Но Тимофей не спал, хотя и очень устал за этот невероятно длинный день. Он просто сидел, закрыв глаза, и думал. Разговор Васенина со Своренем и Мешковым для него был мало понятен. Он слышал все, но думал свое.

Случалось, говорили о войне люди у них в поселке. И мать, которая была сама на японской войне, много о ней рассказывала. Говорили страшное. А ему страшно не было. Все рассказы словно бы отдавали привычной для таежников охотничьей выдумкой. И вот война сразу, как коршун цыпленка, накрыла, ударила его своим жестким крылом.
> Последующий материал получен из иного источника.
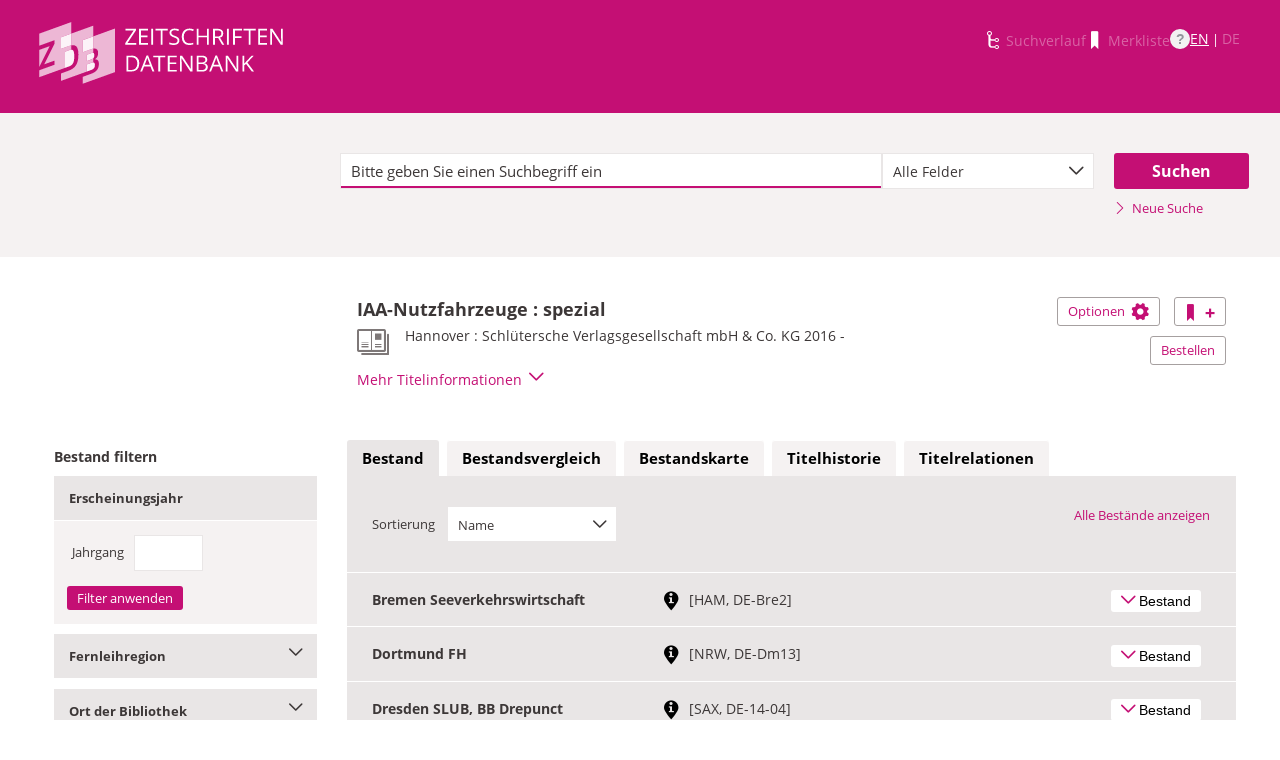

--- FILE ---
content_type: image/svg+xml; charset=UTF-8
request_url: https://zdb-katalog.de/javax.faces.resource/images/zdb_logo_weiss.svg.xhtml?ln=frontend&ver=1.28.2
body_size: 5420
content:
<svg id="BG" xmlns="http://www.w3.org/2000/svg" viewBox="0 0 304.72 86.32"><defs><style>.cls-1,.cls-2,.cls-3{fill:#fff;}.cls-1{opacity:0.7;}.cls-2{opacity:0.95;}</style></defs><title>180509 ZDB-Logo</title><g id="Ebene_1" data-name="Ebene 1"><polygon class="cls-1" points="22.88 35.32 22.85 35.25 10.63 39.69 10.63 60.01 21.32 38.34 22.88 35.32"/><path class="cls-1" d="M46,34.87l-.07,0Z"/><path class="cls-1" d="M73.42,23.9V11.36L48,20.57V34.33c5.81-1.11,8.28,2.34,8.28,11,0,10.42-3.69,15.82-11.1,18.52L36,67.22v8.69L65.9,65.06V56.78l5.55-2a5.81,5.81,0,0,1,2-.43V49.5a5.84,5.84,0,0,1-2.14,1.3l-5.38,2V45.32l5.18-1.88a4.2,4.2,0,0,1,2.34-.35V38.2a13.72,13.72,0,0,0-2.17.62L61.4,42.4V28.26Z"/><path class="cls-1" d="M46.66,34.66h0Z"/><path class="cls-1" d="M40.68,41.65,45.12,40A8.79,8.79,0,0,1,48,39.39V34.33a19.42,19.42,0,0,0-2.89.83L36,38.48V24.94l12-4.37V7.08L10.63,20.66V34.79l17.9-6.51v4L18.08,53.43l-1.56,3,0,.1L28.6,52.13,28.53,57l-17.9,6.51v8.1L40.68,60.7Z"/><path class="cls-2" d="M51.44,47.08c0-7.43-1.75-8.71-6.32-7l-4.44,1.61V60.7l4.44-1.62C49.52,57.48,51.44,55.05,51.44,47.08Z"/><path class="cls-2" d="M65.9,65.06,71.55,63c2.6-1,3.93-2.47,3.93-5.69,0-2.79-1.19-3.59-4-2.55l-5.55,2Z"/><path class="cls-2" d="M74.73,45.78c0-2.68-1.12-3.27-3.65-2.34L65.9,45.32v7.44l5.38-2A4.78,4.78,0,0,0,74.73,45.78Z"/><path class="cls-1" d="M73.42,23.9V38.2h0c3.85-.75,5.78,1,5.78,5a9.17,9.17,0,0,1-3.42,7.45v.08c2.81-.14,4.36,1.55,4.36,5.31,0,5.14-2.5,9.19-8.63,11.42L61.4,71.14v8.09L98.81,65.65v-51Z"/><path class="cls-1" d="M72.72,38.36l-.38.1Z"/><path class="cls-1" d="M71.25,38.82l.79-.27Z"/><path class="cls-2" d="M61.4,42.4l9.85-3.58a13.72,13.72,0,0,1,2.17-.62V23.9l-12,4.36Z"/><path class="cls-2" d="M36,38.48l9.14-3.32A19.42,19.42,0,0,1,48,34.33V20.57L36,24.94Z"/><path class="cls-3" d="M123.51,33.63H110.67v-1.7l9.91-15H111V15h12.25v1.7l-9.92,15h10.2Z"/><path class="cls-3" d="M137.23,33.63H126.82V15h10.41v1.93H129v6h7.75v1.91H129v6.88h8.24Z"/><path class="cls-3" d="M141,33.63V15h2.17V33.63Z"/><path class="cls-3" d="M154.16,33.63H152V16.88h-5.91V15h14v1.93h-5.92Z"/><path class="cls-3" d="M173.74,28.66A4.58,4.58,0,0,1,172,32.5a7.77,7.77,0,0,1-4.86,1.38A12.19,12.19,0,0,1,162,33v-2.1a13.28,13.28,0,0,0,2.5.77,13.08,13.08,0,0,0,2.69.28,5.42,5.42,0,0,0,3.27-.82,2.72,2.72,0,0,0,1.1-2.3,3,3,0,0,0-.39-1.59,3.67,3.67,0,0,0-1.31-1.14,17.86,17.86,0,0,0-2.77-1.19,8.91,8.91,0,0,1-3.73-2.21,4.89,4.89,0,0,1-1.12-3.33A4.13,4.13,0,0,1,163.86,16a6.74,6.74,0,0,1,4.29-1.28,12.69,12.69,0,0,1,5.12,1l-.68,1.89a11.69,11.69,0,0,0-4.49-1,4.33,4.33,0,0,0-2.7.75,2.41,2.41,0,0,0-1,2.05,3.12,3.12,0,0,0,.36,1.59A3.35,3.35,0,0,0,166,22.15a14.53,14.53,0,0,0,2.6,1.14,10.39,10.39,0,0,1,4,2.25A4.41,4.41,0,0,1,173.74,28.66Z"/><path class="cls-3" d="M185.48,16.62a6.13,6.13,0,0,0-4.86,2.05,8.27,8.27,0,0,0-1.78,5.62A8.44,8.44,0,0,0,180.56,30a6.11,6.11,0,0,0,4.9,2,16.73,16.73,0,0,0,4.46-.71v1.91a13.93,13.93,0,0,1-4.79.72,8.08,8.08,0,0,1-6.37-2.5q-2.25-2.5-2.25-7.12a11.25,11.25,0,0,1,1.08-5.06,7.76,7.76,0,0,1,3.12-3.34,9.39,9.39,0,0,1,4.8-1.18,11.61,11.61,0,0,1,5.13,1.07l-.92,1.87A9.93,9.93,0,0,0,185.48,16.62Z"/><path class="cls-3" d="M208,33.63h-2.17V24.84H196v8.79h-2.17V15H196v8h9.84V15H208Z"/><path class="cls-3" d="M215.08,25.86v7.77H212.9V15H218a8,8,0,0,1,5.07,1.32,4.74,4.74,0,0,1,1.65,4,4.94,4.94,0,0,1-3.76,5l5.07,8.4H223.5L219,25.86Zm0-1.86h3a5.15,5.15,0,0,0,3.38-.92,3.41,3.41,0,0,0,1.07-2.74,3.15,3.15,0,0,0-1.09-2.67,6,6,0,0,0-3.51-.82h-2.82Z"/><path class="cls-3" d="M229.09,33.63V15h2.17V33.63Z"/><path class="cls-3" d="M238.31,33.63h-2.17V15h10.41v1.93h-8.24v6.83h7.74v1.93h-7.74Z"/><path class="cls-3" d="M256.56,33.63h-2.17V16.88h-5.92V15h14v1.93h-5.92Z"/><path class="cls-3" d="M275.8,33.63H265.39V15H275.8v1.93h-8.24v6h7.74v1.91h-7.74v6.88h8.24Z"/><path class="cls-3" d="M294.1,33.63h-2.48L281.41,18h-.1c.13,1.84.2,3.53.2,5.06V33.63h-2V15H282l10.18,15.61h.1c0-.23-.05-1-.11-2.21s-.08-2.14-.07-2.68V15h2Z"/><path class="cls-3" d="M127.1,55.51q0,4.62-2.51,7.07T117.37,65h-5.18V46.35h5.72a8.37,8.37,0,0,1,9.19,9.16Zm-2.3.08A7.52,7.52,0,0,0,123,50.08a7.34,7.34,0,0,0-5.45-1.85h-3.16V63.15H117c2.59,0,4.53-.64,5.84-1.91A7.57,7.57,0,0,0,124.8,55.59Z"/><path class="cls-3" d="M142.45,65l-2.33-5.94h-7.49L130.33,65h-2.19l7.38-18.76h1.83L144.69,65Zm-3-7.9-2.17-5.79c-.28-.73-.57-1.63-.87-2.69a24.32,24.32,0,0,1-.8,2.69l-2.2,5.79Z"/><path class="cls-3" d="M151.43,65h-2.17V48.28h-5.92V46.35h14v1.93h-5.92Z"/><path class="cls-3" d="M170.67,65H160.26V46.35h10.41v1.93h-8.24v6h7.74v1.91h-7.74v6.87h8.24Z"/><path class="cls-3" d="M189,65h-2.48L176.28,49.35h-.1c.13,1.84.2,3.53.2,5.06V65h-2V46.35h2.45L187,62h.1c0-.23-.05-1-.11-2.22s-.08-2.14-.07-2.67V46.35h2Z"/><path class="cls-3" d="M193.86,46.35h5.27q3.72,0,5.38,1.11A3.91,3.91,0,0,1,206.17,51a4.09,4.09,0,0,1-.92,2.74,4.46,4.46,0,0,1-2.7,1.4v.13q4.24.73,4.25,4.47a4.83,4.83,0,0,1-1.69,3.91A7.21,7.21,0,0,1,200.37,65h-6.51Zm2.17,8h3.58a5.77,5.77,0,0,0,3.31-.73,2.78,2.78,0,0,0,1-2.43,2.47,2.47,0,0,0-1.12-2.27,7.08,7.08,0,0,0-3.58-.69H196Zm0,1.84v7h3.9a5.57,5.57,0,0,0,3.4-.87,3.23,3.23,0,0,0,1.14-2.74A2.91,2.91,0,0,0,203.3,57a6.25,6.25,0,0,0-3.55-.81Z"/><path class="cls-3" d="M222.63,65l-2.33-5.94h-7.48L210.52,65h-2.2l7.39-18.76h1.82L224.88,65Zm-3-7.9-2.17-5.79a26.07,26.07,0,0,1-.87-2.69,24.52,24.52,0,0,1-.81,2.69l-2.2,5.79Z"/><path class="cls-3" d="M242.26,65h-2.47L229.58,49.35h-.11c.14,1.84.21,3.53.21,5.06V65h-2V46.35h2.46L240.31,62h.1c0-.23,0-1-.11-2.22s-.09-2.14-.07-2.67V46.35h2Z"/><path class="cls-3" d="M260.64,65h-2.55L251.28,56l-1.95,1.74V65h-2.18V46.35h2.18v9.26l8.47-9.26h2.56l-7.51,8.11Z"/></g></svg>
Не стало матери, не стало своей избы, не стало близких таких и хороших соседей. И он, бездомный теперь, все время идет и идет куда-то. Вон, разговаривают, до какого-то Тихого океана должны все дойти. А ему бы только скорей догнать Куцеволова.
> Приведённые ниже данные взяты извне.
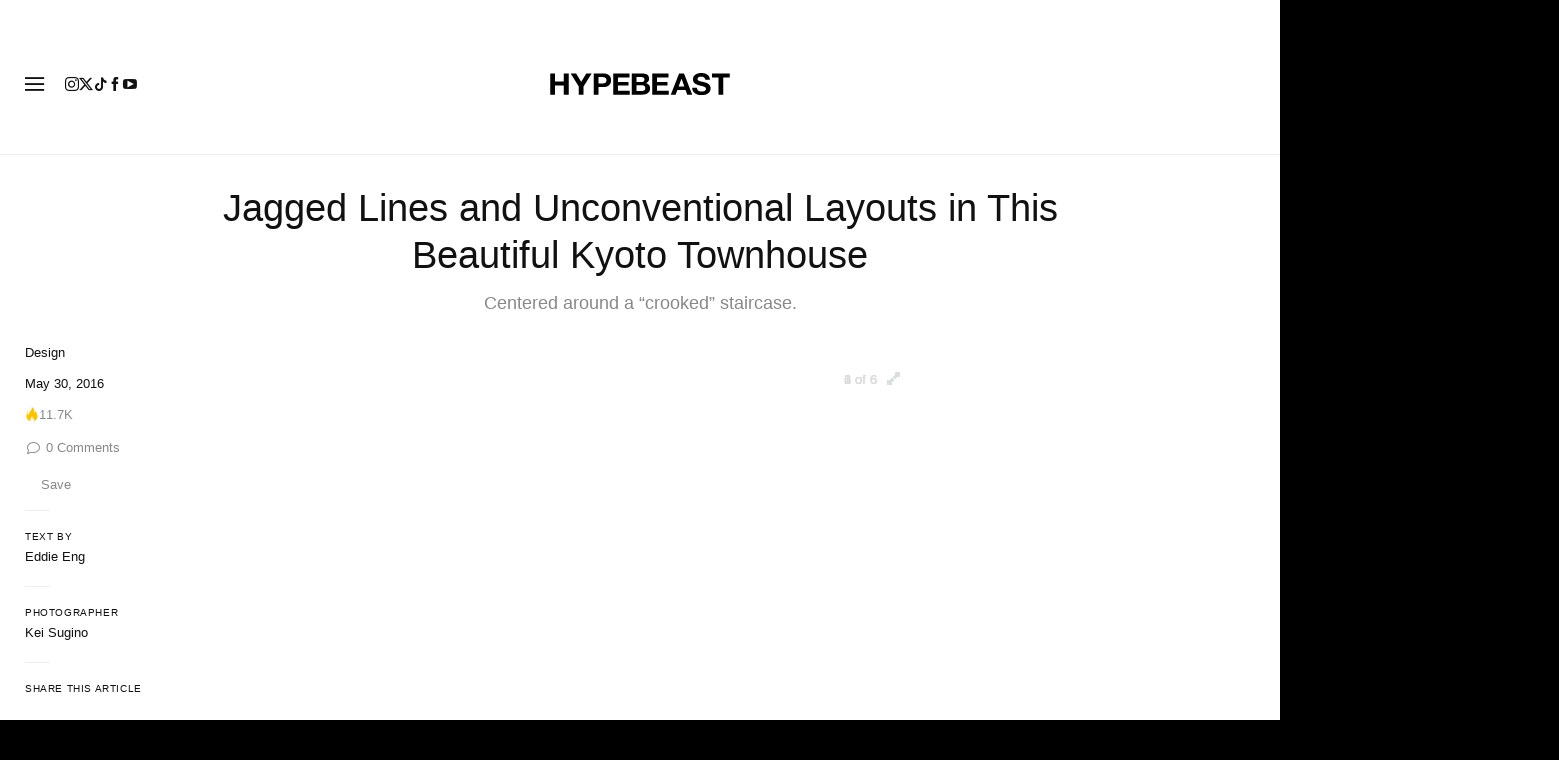

--- FILE ---
content_type: text/plain;charset=UTF-8
request_url: https://c.pub.network/v2/c
body_size: -259
content:
9faf6272-edc9-4195-b56f-56af38ee3439

--- FILE ---
content_type: text/plain;charset=UTF-8
request_url: https://c.pub.network/v2/c
body_size: -112
content:
cf821cbd-d836-45af-9e32-d682172e72c1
О маленькой Людмиле совсем особая боль. У нее тоже был дом, были отец, мать и брат. И куда-то все вместе они ехали, куда им вовсе даже не хотелось ехать. И вот этот злой коршун их тоже ударил крылом. Людмила лежит простреленная, беспамятная, кинутая нежалостливым людям, чужим, мать сгорела в огне, кто знает, может быть, тогда еще и живая. Отец и брат замерзли где-нибудь в снегу. Война! Только Куцеволов живой и здоровый скачет. Стреляет в людей, рубит их шашкой. Это он война…
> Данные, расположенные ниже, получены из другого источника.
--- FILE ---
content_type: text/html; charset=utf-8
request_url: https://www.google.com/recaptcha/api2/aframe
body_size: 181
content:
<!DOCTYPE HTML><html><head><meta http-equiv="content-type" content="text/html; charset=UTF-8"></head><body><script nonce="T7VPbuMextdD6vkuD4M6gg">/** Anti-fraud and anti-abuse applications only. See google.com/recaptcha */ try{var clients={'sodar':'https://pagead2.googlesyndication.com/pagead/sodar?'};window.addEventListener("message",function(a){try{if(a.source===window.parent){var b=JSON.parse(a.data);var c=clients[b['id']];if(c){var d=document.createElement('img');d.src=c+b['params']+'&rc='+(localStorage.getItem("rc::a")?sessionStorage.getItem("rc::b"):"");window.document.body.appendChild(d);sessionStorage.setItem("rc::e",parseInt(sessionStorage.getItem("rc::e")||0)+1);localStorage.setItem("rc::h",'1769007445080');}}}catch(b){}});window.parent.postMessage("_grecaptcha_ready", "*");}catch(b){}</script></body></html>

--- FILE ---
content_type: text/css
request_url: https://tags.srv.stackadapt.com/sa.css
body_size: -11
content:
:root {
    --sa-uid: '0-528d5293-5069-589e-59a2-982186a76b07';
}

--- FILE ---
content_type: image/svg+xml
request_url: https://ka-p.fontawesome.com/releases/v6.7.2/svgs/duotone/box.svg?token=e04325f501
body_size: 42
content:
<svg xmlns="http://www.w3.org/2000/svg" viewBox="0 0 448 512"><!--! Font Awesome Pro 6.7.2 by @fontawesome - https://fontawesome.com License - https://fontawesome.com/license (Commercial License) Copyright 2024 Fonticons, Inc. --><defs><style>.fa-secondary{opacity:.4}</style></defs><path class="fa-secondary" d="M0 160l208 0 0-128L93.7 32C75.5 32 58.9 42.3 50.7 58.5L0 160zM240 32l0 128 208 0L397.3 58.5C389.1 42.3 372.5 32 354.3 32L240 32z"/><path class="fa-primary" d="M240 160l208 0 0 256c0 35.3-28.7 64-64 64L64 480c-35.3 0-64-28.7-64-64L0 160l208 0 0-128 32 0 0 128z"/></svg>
Не поднимая век, Тимофей глядел в одну точку. Багрово-красная, она плавала в темноте, скользила то вверх, то вниз. И, все расширяясь, полыхала, как пламя пожара. И сквозь это пламя упорно шел вперед он сам, Тимофей, стремясь непременно догнать, настигнуть Куцеволова и зная, что он его непременно настигнет.

12

А Куцеволов был уже далеко. Стороной, забираясь в предгорья, обошел Черемхово. Он слышал на пути от многих: верховный правитель Сибири адмирал Колчак со своим премьер-министром Пепеляевым расстреляны. В Иркутске действует большевистский Ревком, а за Байкалом вообще творится черт знает что: кипит партизанский котел. Атаман Семенов со своими дивизиями мечется по Забайкалью с запада на восток и обратно, как тигр в клетке. Жанэн, сукин сын, продал Колчака красным, а сам укатил во Владивосток. Так же поступил и прохвост Гайда. Чехословаки совершенно осатанели, не подпускают к железной дороге остатки каппелевских полков, сами едут в теплых вагонах, а русское воинство, хочешь спасать свою шкуру — шагай пешком. Коней давно уже начисто всех позагнали. К черту! К черту цепляться за миф о перемене счастья и возвращении прежней власти. Это крах! И вернее всего было бы, как давно уже задумано, перебежать в Маньчжурию. Не та родина, откуда тебя изгоняют, а та, которая способна сохранить твою жизнь.

Но не так-то просто оказывалось уйти и за маньчжурский щит.

Стремясь не остаться в самом хвосте отступающей армии, Куцеволов вел свой отряд столь быстро, что совершенно забыл о мудром народном правиле: «Тише едешь — дальше будешь». Запаленные кони стали падать один за другим. Тогда он решил сделать хотя бы односуточную передышку, подкормить лошадей. Иначе гибель. В селе, обобранном передовыми частями до последней соломинки, ему под угрозой расстрела целой семьи показали дорогу к покосам, где еще стояло несколько нетронутых зародов доброго горно-лугового сена.

Что ж, морозы немного ослабли, и можно переночевать в лесу, у костров. Потом еще пять-шесть переходов, выбраться напрямую через хребты на старинный Кяхтинский тракт, резануть по нему в Монголию, а там…

Куцеволов чувствовал себя главнокомандующим. С тех пор как он сначала вместе с измученным болезнью капитаном Рещиковым нечаянно отбился от главных сил, а затем уже умышленно остался лишь со своей группой конников, он понял: никому сейчас нет до него дела, живи сам или умирай, как хочешь. Можешь ехать вперед, можешь ехать назад, можешь стоять на месте. И проще бы всего повернуть коней навстречу Красной Армии, сдаться, не бежать в Монголию, в Маньчжурию… Но его отряд был особый — карательный отряд. И не по принуждению, а по убеждению. Много кровавых дел числилось на их счету. Надеяться на милость Красной Армии ни самому Куцеволову, ни его солдатам было нечего. Они это знали. Да и вовсе не о милости к себе помышляли они, а о том, скоро ли снова удастся им пожить в полную волю.

Лесная дорога, близ которой на круглой большой поляне стояли огороженные жердями зароды сена, не была тупиковой. Если поехать по ней и дальше, она снова выводила на тракт, идущий параллельно железной дороге. Что в одну, что в другую сторону от поляны, до ближнего села на тракте было верст по двадцать, по двадцать пять.